Situated approximately 17 miles east of Crystal Crane Hot Springs in Burns, Oregon, Malheur Cave is a 3,000-foot lava tube cave that has seen the passage of local Native American tribes, early settlers, and various groups throughout history. In 1938, the idea of hosting Freemason meetings inside the cave was conceived by Ulysses S. Hackney and Charles W. Loggan, members of the Robert Burns Masonic Lodge. The first official Masonic meeting took place on October 1, 1938, marking the initiation of an annual tradition that persisted for decades.
The Freemasons, gathering from across the country, maintained and utilized the cave for their annual Malheur Cave Event. However, the clandestine nature of private meetings held within the cave fueled rumors and conspiracy theories, linking both the Masons and the cave itself to mysterious activities. Local legends added to the mystique, suggesting that Native Americans regarded the cave as a passageway to the underworld. Some of the more outlandish theories proposed that the cave was a site for satanic rituals, devil worship, and connected to an extensive underground tunnel network spanning the entire United States.
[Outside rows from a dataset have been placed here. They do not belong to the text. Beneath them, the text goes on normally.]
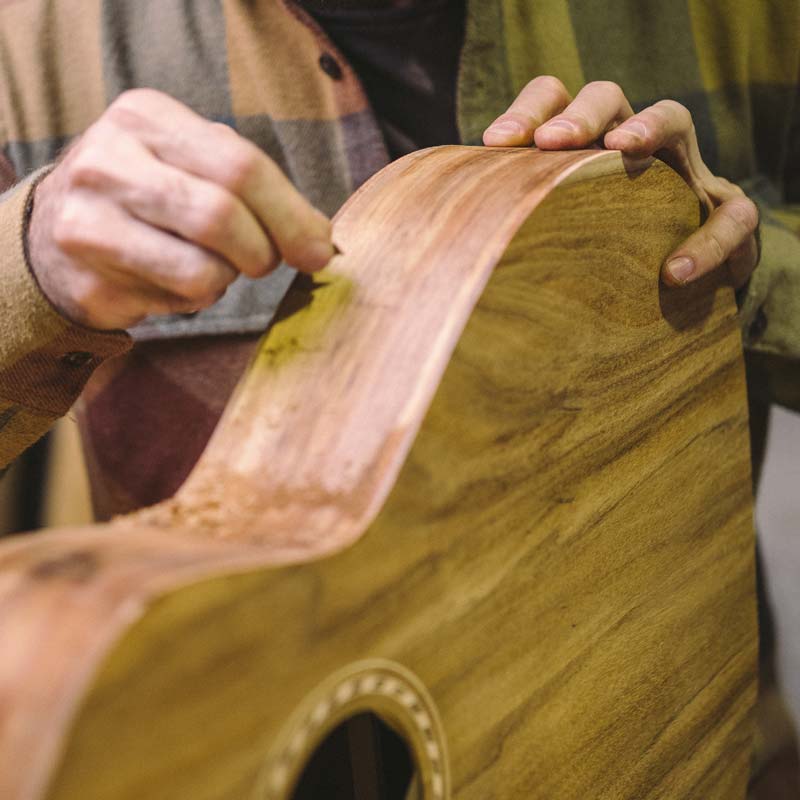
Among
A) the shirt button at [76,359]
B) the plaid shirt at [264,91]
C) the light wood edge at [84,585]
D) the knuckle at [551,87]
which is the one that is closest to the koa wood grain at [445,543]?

The closure of Malheur Cave in 2019 added a layer of intrigue to its enigmatic history. Concerns about vandalism and graffiti prompted the local Masons to install a gate, safeguarding the cave from further damage. Instances of burned bleachers, damage to the stone floor, and the presence of garbage and graffiti led to the decision to restrict access. Despite its closure, Malheur Cave continues to captivate with its eerie past and the lingering whispers of mystery that surround it.